• Kutipan Halaman

Menurunya, dana yang diperoleh akan dialokasikan ke dalam empat hal utama, yakni peningkatan layanan, pemasaran, memindahkan kantor ke lokasi yang lebih luas dan mengembangkan platform baru.
 
“Kami akan terus berinovasi untuk memberikan pengalaman terbaik bagi konsumen, penjual, dan partner. Untuk itulah, kami merasa butuh dukungan lebih besar dengan target yang ingin dicapai dan pendanaan tambahan yang telah kami terima,” tandasnya.
 
Salah satu inovasi yang dimaksud oleh pria asal Korea Selatan ini, yakni pengembangan platform
dan menyediakan layanan baru.
 
Prioritas utama di awal  2016  adalah menampilkan ‘wajah baru’ serta menyediakan kupon elektronik, Mokado.
 
Sediakan layanan ‘khusus’ titip beli dari Korea
 
James mengakui jika tahun 2015 transaksi e-commerce di Indonesia tumbuh pesat dibandingkan tahun sebelumnya. Namun ada karakter yang menurutnya unik dan berbeda dengan negara lain, yakni tingginya transaksi melalui perangkat mobile dibandingkan melalui desktop.

Catatan dari sebuah kumpulan data
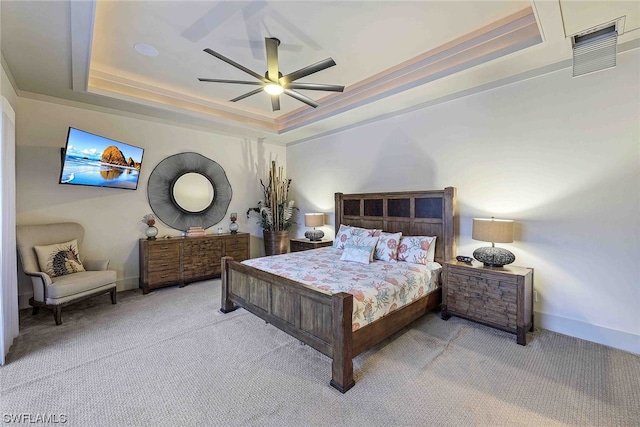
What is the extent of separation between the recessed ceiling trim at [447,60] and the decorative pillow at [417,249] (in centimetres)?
200

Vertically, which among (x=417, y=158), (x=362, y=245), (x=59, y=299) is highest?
(x=417, y=158)

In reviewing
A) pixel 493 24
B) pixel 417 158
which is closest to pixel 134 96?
pixel 417 158

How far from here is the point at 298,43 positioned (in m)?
2.96

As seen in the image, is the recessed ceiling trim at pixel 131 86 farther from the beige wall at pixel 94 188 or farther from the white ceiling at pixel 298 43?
the beige wall at pixel 94 188

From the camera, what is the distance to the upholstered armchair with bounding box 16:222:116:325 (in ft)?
10.3

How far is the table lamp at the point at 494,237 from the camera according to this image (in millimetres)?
2932

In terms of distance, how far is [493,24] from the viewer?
269 cm

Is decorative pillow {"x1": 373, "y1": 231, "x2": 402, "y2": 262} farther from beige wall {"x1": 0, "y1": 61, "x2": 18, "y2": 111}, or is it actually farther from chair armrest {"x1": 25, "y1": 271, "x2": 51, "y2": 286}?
beige wall {"x1": 0, "y1": 61, "x2": 18, "y2": 111}

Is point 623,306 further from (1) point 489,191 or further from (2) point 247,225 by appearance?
(2) point 247,225

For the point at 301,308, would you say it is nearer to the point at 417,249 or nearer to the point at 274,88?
the point at 417,249

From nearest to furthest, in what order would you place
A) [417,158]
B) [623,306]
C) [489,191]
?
[623,306]
[489,191]
[417,158]

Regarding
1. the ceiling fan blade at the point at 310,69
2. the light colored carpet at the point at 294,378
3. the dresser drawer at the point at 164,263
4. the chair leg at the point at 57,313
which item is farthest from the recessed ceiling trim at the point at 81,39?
the light colored carpet at the point at 294,378

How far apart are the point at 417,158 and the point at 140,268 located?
486cm

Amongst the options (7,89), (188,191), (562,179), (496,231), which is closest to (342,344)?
(496,231)
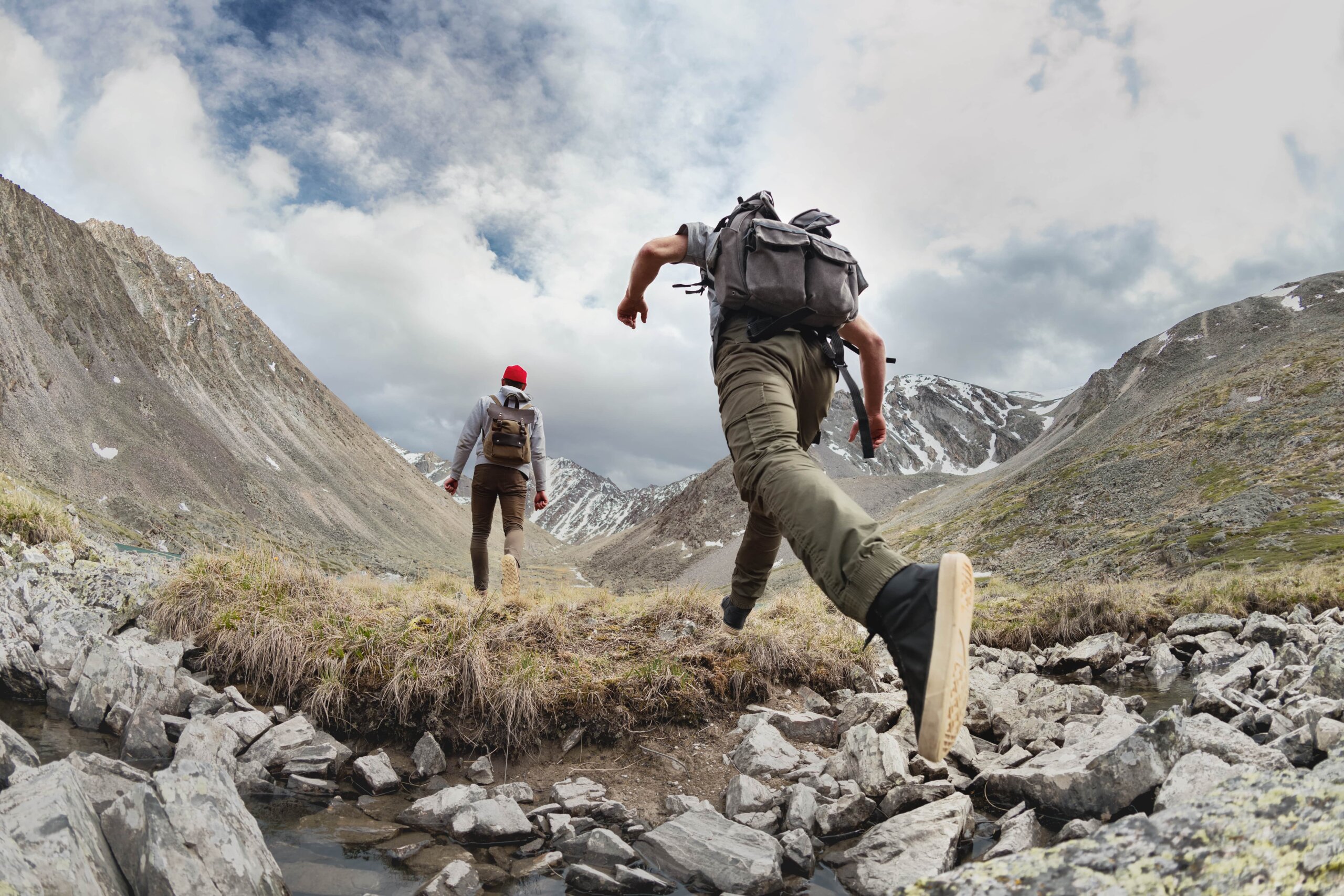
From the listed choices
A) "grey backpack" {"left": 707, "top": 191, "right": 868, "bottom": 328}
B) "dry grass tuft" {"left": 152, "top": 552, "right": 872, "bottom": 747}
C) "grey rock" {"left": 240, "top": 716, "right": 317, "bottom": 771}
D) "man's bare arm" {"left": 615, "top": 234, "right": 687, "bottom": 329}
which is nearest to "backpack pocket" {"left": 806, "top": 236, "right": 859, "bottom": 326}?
"grey backpack" {"left": 707, "top": 191, "right": 868, "bottom": 328}

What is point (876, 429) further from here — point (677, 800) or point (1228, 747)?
point (677, 800)

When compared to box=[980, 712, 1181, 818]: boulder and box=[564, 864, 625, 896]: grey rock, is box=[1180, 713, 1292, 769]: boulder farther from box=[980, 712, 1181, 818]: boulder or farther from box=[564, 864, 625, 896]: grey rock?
box=[564, 864, 625, 896]: grey rock

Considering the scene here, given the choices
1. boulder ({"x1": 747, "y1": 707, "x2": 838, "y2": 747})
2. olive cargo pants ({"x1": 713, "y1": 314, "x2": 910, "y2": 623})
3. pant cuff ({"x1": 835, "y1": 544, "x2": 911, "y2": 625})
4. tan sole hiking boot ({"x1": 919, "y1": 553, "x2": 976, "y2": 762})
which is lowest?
boulder ({"x1": 747, "y1": 707, "x2": 838, "y2": 747})

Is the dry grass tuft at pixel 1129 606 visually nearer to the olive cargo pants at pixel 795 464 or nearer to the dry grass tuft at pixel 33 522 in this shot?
the olive cargo pants at pixel 795 464

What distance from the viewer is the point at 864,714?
463cm

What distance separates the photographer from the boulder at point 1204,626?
954 cm

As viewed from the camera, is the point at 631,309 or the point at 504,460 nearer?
the point at 631,309

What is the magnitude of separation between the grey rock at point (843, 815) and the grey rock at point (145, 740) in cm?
355

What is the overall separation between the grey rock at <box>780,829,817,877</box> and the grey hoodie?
565 cm

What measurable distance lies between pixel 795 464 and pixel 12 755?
3.55m

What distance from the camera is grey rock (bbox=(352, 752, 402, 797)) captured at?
3.73m

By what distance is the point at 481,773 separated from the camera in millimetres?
3982

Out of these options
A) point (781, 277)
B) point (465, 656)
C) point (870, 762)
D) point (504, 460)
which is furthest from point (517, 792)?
point (504, 460)

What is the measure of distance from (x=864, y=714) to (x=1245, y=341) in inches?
3994
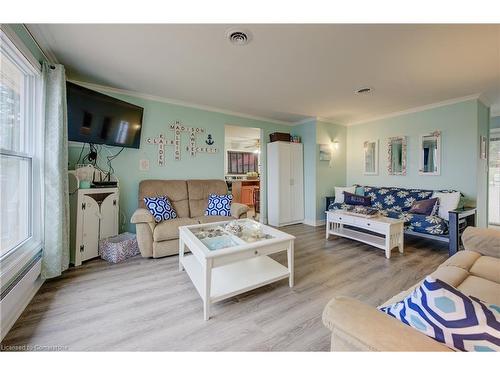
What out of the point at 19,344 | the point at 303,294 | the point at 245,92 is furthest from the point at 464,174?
the point at 19,344

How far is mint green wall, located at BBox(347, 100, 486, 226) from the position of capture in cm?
312

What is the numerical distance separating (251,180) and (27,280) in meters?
5.30

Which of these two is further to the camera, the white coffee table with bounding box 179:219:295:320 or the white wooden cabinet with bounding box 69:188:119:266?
the white wooden cabinet with bounding box 69:188:119:266

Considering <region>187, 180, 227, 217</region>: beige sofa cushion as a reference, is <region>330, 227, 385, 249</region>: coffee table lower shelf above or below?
below

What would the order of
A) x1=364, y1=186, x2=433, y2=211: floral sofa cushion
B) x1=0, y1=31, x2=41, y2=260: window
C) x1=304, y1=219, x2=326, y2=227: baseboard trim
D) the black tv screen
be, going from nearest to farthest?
x1=0, y1=31, x2=41, y2=260: window < the black tv screen < x1=364, y1=186, x2=433, y2=211: floral sofa cushion < x1=304, y1=219, x2=326, y2=227: baseboard trim

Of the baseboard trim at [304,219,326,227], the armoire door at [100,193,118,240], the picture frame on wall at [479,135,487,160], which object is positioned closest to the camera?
the armoire door at [100,193,118,240]

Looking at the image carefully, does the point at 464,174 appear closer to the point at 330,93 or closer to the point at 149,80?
the point at 330,93

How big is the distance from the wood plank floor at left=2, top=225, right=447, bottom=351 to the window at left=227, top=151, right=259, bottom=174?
5.66 meters

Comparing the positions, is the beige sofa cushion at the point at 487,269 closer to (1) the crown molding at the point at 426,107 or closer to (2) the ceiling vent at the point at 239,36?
(2) the ceiling vent at the point at 239,36

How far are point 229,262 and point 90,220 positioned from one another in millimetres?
1937

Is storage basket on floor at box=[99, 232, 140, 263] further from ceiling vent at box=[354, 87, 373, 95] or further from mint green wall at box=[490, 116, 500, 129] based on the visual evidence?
mint green wall at box=[490, 116, 500, 129]

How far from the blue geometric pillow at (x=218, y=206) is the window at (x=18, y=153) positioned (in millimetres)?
1848

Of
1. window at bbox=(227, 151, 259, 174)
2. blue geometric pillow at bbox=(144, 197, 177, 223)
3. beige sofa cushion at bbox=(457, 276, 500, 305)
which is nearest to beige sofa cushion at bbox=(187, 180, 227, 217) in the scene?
blue geometric pillow at bbox=(144, 197, 177, 223)

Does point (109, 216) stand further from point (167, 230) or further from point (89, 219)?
point (167, 230)
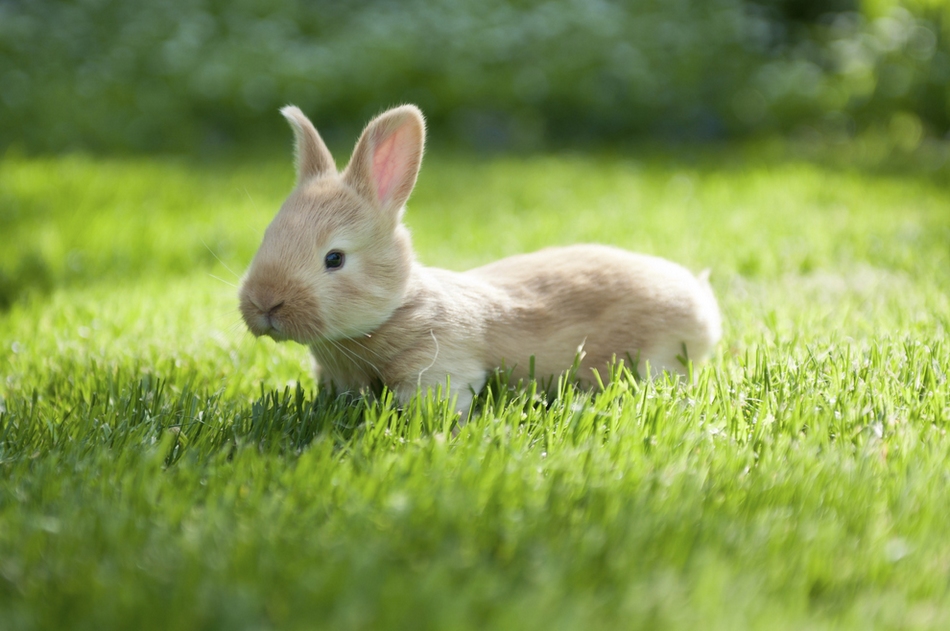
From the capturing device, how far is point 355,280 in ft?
7.96

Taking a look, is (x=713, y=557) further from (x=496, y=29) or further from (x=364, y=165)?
(x=496, y=29)

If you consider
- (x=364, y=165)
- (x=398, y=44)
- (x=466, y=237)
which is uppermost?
(x=398, y=44)

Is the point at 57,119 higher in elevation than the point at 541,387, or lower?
higher

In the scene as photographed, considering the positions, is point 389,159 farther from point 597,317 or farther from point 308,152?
point 597,317

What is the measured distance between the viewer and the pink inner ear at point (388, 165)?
2598mm

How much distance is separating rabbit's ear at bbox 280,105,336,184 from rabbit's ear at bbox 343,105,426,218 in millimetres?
132

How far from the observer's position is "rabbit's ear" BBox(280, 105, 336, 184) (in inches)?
105

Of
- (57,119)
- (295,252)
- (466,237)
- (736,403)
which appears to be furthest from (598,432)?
(57,119)

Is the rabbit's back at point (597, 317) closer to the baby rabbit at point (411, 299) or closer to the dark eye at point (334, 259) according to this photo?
the baby rabbit at point (411, 299)

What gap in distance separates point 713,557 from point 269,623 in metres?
0.83

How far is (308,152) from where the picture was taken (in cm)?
268

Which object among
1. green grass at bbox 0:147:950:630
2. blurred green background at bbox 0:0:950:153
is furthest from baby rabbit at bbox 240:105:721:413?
blurred green background at bbox 0:0:950:153

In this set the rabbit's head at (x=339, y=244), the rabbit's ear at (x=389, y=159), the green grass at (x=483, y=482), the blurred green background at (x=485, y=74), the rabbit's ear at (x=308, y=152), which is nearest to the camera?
the green grass at (x=483, y=482)

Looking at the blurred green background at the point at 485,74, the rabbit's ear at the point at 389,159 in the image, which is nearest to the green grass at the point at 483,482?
the rabbit's ear at the point at 389,159
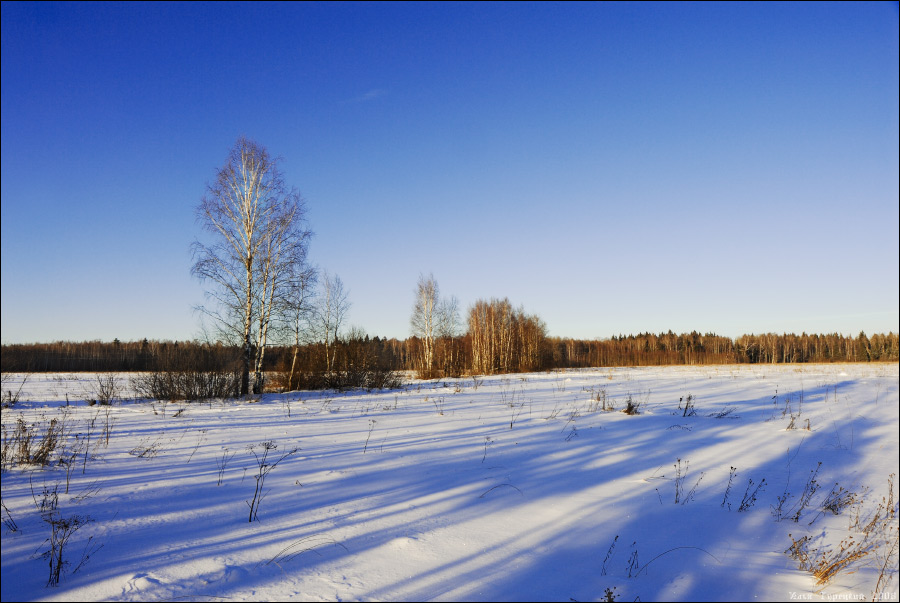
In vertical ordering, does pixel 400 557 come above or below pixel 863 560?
above

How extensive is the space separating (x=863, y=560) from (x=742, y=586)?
1.33 metres

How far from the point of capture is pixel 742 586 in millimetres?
2873

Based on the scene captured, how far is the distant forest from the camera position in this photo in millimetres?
16292

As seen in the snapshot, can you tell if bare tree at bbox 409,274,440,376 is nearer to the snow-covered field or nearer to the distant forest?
the distant forest

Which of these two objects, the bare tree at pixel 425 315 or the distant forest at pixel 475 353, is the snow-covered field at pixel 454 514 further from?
the bare tree at pixel 425 315

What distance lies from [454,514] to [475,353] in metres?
37.5

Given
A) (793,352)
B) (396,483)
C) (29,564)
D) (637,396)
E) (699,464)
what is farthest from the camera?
(793,352)

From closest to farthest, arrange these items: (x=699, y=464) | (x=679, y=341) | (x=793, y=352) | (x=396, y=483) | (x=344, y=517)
A: (x=344, y=517)
(x=396, y=483)
(x=699, y=464)
(x=793, y=352)
(x=679, y=341)

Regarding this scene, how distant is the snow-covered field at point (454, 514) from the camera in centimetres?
275

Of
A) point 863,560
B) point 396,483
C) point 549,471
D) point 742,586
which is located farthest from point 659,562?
point 396,483

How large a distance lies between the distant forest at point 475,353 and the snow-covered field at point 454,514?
8.05 meters

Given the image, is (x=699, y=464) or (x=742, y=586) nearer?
(x=742, y=586)

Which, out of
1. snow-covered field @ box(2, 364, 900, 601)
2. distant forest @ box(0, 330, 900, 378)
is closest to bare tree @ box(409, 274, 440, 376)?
distant forest @ box(0, 330, 900, 378)

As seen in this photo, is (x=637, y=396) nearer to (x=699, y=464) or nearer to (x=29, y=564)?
(x=699, y=464)
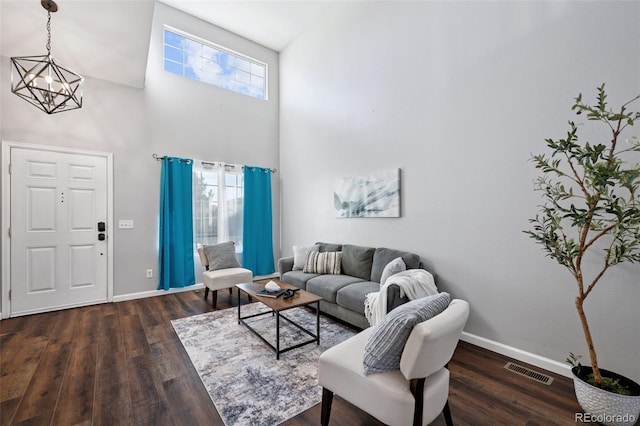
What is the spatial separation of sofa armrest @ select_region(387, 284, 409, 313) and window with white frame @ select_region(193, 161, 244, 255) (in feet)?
11.4

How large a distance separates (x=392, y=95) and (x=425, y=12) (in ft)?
3.07

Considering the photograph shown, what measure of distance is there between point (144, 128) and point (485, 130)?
467 centimetres

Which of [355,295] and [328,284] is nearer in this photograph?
[355,295]

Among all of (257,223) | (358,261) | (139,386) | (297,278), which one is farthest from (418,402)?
(257,223)

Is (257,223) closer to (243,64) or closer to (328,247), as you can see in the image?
(328,247)

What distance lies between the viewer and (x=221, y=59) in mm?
5230

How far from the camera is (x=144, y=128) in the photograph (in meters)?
4.35

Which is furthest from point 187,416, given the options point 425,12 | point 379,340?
point 425,12

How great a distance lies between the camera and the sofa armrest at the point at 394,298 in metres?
2.62

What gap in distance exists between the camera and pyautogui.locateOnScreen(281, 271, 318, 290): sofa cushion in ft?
12.4

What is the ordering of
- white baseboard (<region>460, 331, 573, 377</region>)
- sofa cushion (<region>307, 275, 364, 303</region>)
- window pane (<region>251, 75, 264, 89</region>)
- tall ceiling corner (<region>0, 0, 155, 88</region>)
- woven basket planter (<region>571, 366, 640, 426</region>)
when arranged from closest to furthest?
woven basket planter (<region>571, 366, 640, 426</region>) < white baseboard (<region>460, 331, 573, 377</region>) < tall ceiling corner (<region>0, 0, 155, 88</region>) < sofa cushion (<region>307, 275, 364, 303</region>) < window pane (<region>251, 75, 264, 89</region>)

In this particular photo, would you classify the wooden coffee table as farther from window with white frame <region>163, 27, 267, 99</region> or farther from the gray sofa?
window with white frame <region>163, 27, 267, 99</region>

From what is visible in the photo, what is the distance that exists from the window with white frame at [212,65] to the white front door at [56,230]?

• Yang Perlu Dikerjakan
#1 Ubah paragraf kutipan halaman yang diawali "Menurunya, dana yang diperoleh" menjadi daftar singkat tanpa menghilangkan fakta utamanya.
#2 Menurut kutipan halaman, apa prioritas utama di awal 2016?
#3 Silakan teruskan kutipan halaman tentang e-commerce ini, dimulai setelah kalimat terakhirnya.
Catatan tersebut tidak berperan dalam latihan ini.

• Jawaban Latihan
#1
Dana yang diperoleh dialokasikan untuk empat hal utama:
- peningkatan layanan
- pemasaran
- pemindahan kantor ke lokasi yang lebih luas
- pengembangan platform baru

#2 Menampilkan ‘wajah baru’ serta menyediakan kupon elektronik, Mokado.

#3
“Kami mencatat hampir 65 persen pengguna mengakses dan membeli produk langsung dari smartphone, hal ini membuktikan Indonesia memang negara dengan penetrasi mobile yang cukup tinggi dengan jumlah pengguna kartu prabayar terbanyak dan platform Android menjadi terpopuler,” ucapnya.
 
Ia mengklaim, dalam sehari elevenia mencatatkan 20 ribu transaksi dari 2 juta pengguna dengan ketersedaan 4 juta produk dan 30 ribu penjual. Sedangkan pada Januari 2016, kunjungan melalui aplikasi dan desktop mencapai 40 juta.
 
Sementara dalam sehari ada lebih dari 1 juta transaksi di elevenia dan 70 persen diantaranya berasal dari daerah Jabodetabek. Mayoritas produk yang dibeli berada dikisaran harga Rp 300 - 500 ribu untuk produk mulai dari pulsa isi ulang hingga produk asal Korea.
 
“Tahun ini rencananya kami akan melakukan ekspansi dengan fokus pemasaran ke kota besar seperti Semarang, Surabaya dan beberapa kota di Semarang. Penjualan elektronik paling tinggi di Semarang, mungkin karena akses mendapatkan produk baru di daerah susah sehingga belanja daring jadi pilihan,” aku James.
 
VP marketing elevenia Madeleine Ong De Guzman menambahkan, selain gadget dan elektronik produk jasa seperti pulsa, tiket konser dan tiket kereta api juga banyak dicari.
 
Menariknya, Madeleine menyebut untuk elevenia secara khusus menawarkan layanan "titip beli” barang dari Korea mulai dari produk fashion, kosmetika, kue, hingga music.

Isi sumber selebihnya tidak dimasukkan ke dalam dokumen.